EXERCISE GOAL » Return every item below word for word, leaving out the pictures.

MATERIAL SUPPLIED »
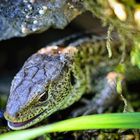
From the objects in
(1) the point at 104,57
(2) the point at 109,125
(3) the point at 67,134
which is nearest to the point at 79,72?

THE SOLUTION »
From the objects in
(1) the point at 104,57
(2) the point at 109,125
(3) the point at 67,134
which is nearest to the point at 79,72?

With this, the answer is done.